## SELECTED TEXT
+++

High-Level Conference “Combating Racism, Xenophobia and Intolerance in Europe”
Yerevan, 21-22 October 2013
Speech by Michael O’BRIEN, Vice-President of the Congress of Local and Regional Authorities of the Council of Europe
Ladies and Gentlemen,
It is a great pleasure for me to address this conference on behalf of the Congress of Local and Regional Authorities of the Council of Europe, and I wish to thank the organisers, the Armenian Chairmanship of the Committee of Ministers, for this timely initiative.
It is timely indeed, because we are witnessing a rise of racism, xenophobia and intolerance in Europe today, fuelled to a great extent by the consequences of the economic crisis and people’s disillusionment with mainstream politics and politicians unable to resolve the problems. In times of hardship, a search for scapegoats is a way to attribute the blame, and more often than not such scapegoats are people who are different than the majority.
We are witnessing populism and extremism hijacking the political agenda; however, extremism in political discourse is only the tip of the iceberg. It is a reflection of the undercurrent which is growing popular frustration finding its escape in intolerance towards all types of minorities – ethnic and religious; Jewish, Muslim or Christian; Roma and gay, foreigners in general. Paradoxically, because European diversity today is so broad, those who discriminate as a majority on one country can find themselves discriminated as a minority in another. One can only ask oneself: where does it stop?
Or, to look at it from another angle: where does it start? It is at the level of our communities where cultural groups, majority and minority, interact most directly, and it is at this level where tensions and strife may escalate into an open conflict. For us in the Congress, the fight against racism, xenophobia and intolerance must also begin in our towns, cities and regions. European directives and national laws are important, but they will remain a dead letter unless they are implemented at the level where their impact is most tangible: in our grassroots communities. And this, in turn, means changing the way the local population sees minorities, the way we value others. It means changing negative attitudes and false perceptions, promoting understanding of the advantages of cultural diversity, and fostering intercultural dialogue between different population groups.
This is the work for which local and regional authorities bear primary responsibility. In the Congress, we regard promotion of interculturalism and implementation of local and regional intercultural policies as an effective tool for combating xenophobic and intolerant attitudes. It has been the subject of a great number of Congress resolutions and recommendations over the past years. In fact, I could say that action against xenophobia and intolerance has been mainstreamed into Congress activities – whether it is our action on the integration of migrants, inclusion of Roma, intercultural dialogue, or citizen participation.
I could mention such Congress initiatives as the European Alliance of Cities and Regions for Roma Inclusion, launched in March this year, which served as a basis for a new joint programme with the European Commission, ROMACT;
or the European Local Democracy Week, launched in 2007, which has become a truly pan-European event marked every year in mid-October by municipalities across Europe, and which brings together local authorities and residents regardless of their cultural backgrounds, to engage them in community building.

+++

## TASK INPUTS

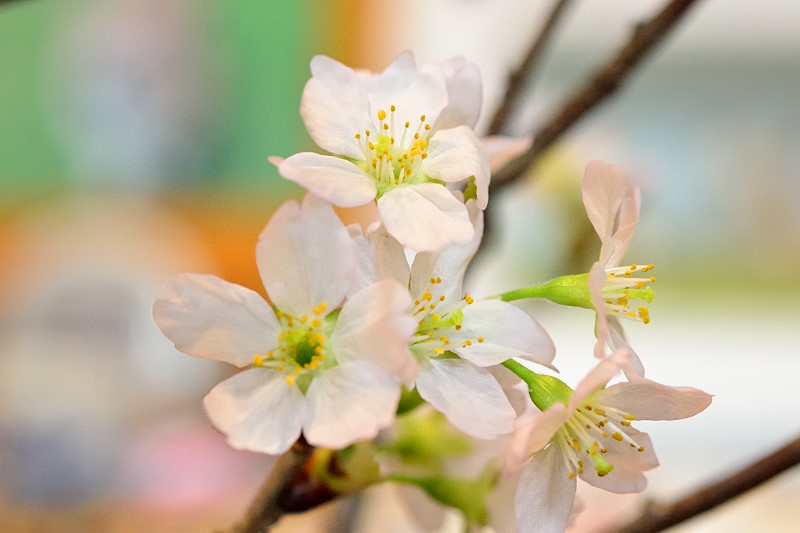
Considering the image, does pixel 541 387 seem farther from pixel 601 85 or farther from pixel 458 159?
pixel 601 85

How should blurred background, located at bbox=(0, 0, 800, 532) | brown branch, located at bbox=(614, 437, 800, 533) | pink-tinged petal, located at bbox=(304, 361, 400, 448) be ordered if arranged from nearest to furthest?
pink-tinged petal, located at bbox=(304, 361, 400, 448)
brown branch, located at bbox=(614, 437, 800, 533)
blurred background, located at bbox=(0, 0, 800, 532)

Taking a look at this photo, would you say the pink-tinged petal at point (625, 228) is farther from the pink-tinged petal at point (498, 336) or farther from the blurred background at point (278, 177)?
the blurred background at point (278, 177)

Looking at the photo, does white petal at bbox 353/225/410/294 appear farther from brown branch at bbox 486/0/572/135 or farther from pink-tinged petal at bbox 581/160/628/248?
brown branch at bbox 486/0/572/135

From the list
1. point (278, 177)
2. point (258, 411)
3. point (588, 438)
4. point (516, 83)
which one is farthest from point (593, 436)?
point (278, 177)

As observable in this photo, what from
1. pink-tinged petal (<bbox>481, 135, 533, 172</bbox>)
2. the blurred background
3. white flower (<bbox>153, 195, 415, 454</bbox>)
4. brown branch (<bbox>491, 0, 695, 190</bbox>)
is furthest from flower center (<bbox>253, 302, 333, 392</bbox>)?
the blurred background

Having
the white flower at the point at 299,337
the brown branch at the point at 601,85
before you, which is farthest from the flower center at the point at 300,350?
the brown branch at the point at 601,85

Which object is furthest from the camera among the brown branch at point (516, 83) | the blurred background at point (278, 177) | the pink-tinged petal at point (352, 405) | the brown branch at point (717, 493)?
the blurred background at point (278, 177)

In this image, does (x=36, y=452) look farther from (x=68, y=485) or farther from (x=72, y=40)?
(x=72, y=40)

+++

## EXERCISE TASKS
1 > Write out the part of the speech between "Yerevan, 21-22 October" and "than the majority.", inclusive.
2 > In the rows, take the lines between the one holding "As observable in this photo, what from" and the one holding "4. brown branch", inclusive, and give only those lines again with "white flower" replaced by "pale flower" and nothing else changed.

## RESPONSES TO THE TASKS
1 >
Yerevan, 21-22 October 2013
Speech by Michael O’BRIEN, Vice-President of the Congress of Local and Regional Authorities of the Council of Europe
Ladies and Gentlemen,
It is a great pleasure for me to address this conference on behalf of the Congress of Local and Regional Authorities of the Council of Europe, and I wish to thank the organisers, the Armenian Chairmanship of the Committee of Ministers, for this timely initiative.
It is timely indeed, because we are witnessing a rise of racism, xenophobia and intolerance in Europe today, fuelled to a great extent by the consequences of the economic crisis and people’s disillusionment with mainstream politics and politicians unable to resolve the problems. In times of hardship, a search for scapegoats is a way to attribute the blame, and more often than not such scapegoats are people who are different than the majority.

2 >
As observable in this photo, what from
1. pink-tinged petal (<bbox>481, 135, 533, 172</bbox>)
2. the blurred background
3. pale flower (<bbox>153, 195, 415, 454</bbox>)
4. brown branch (<bbox>491, 0, 695, 190</bbox>)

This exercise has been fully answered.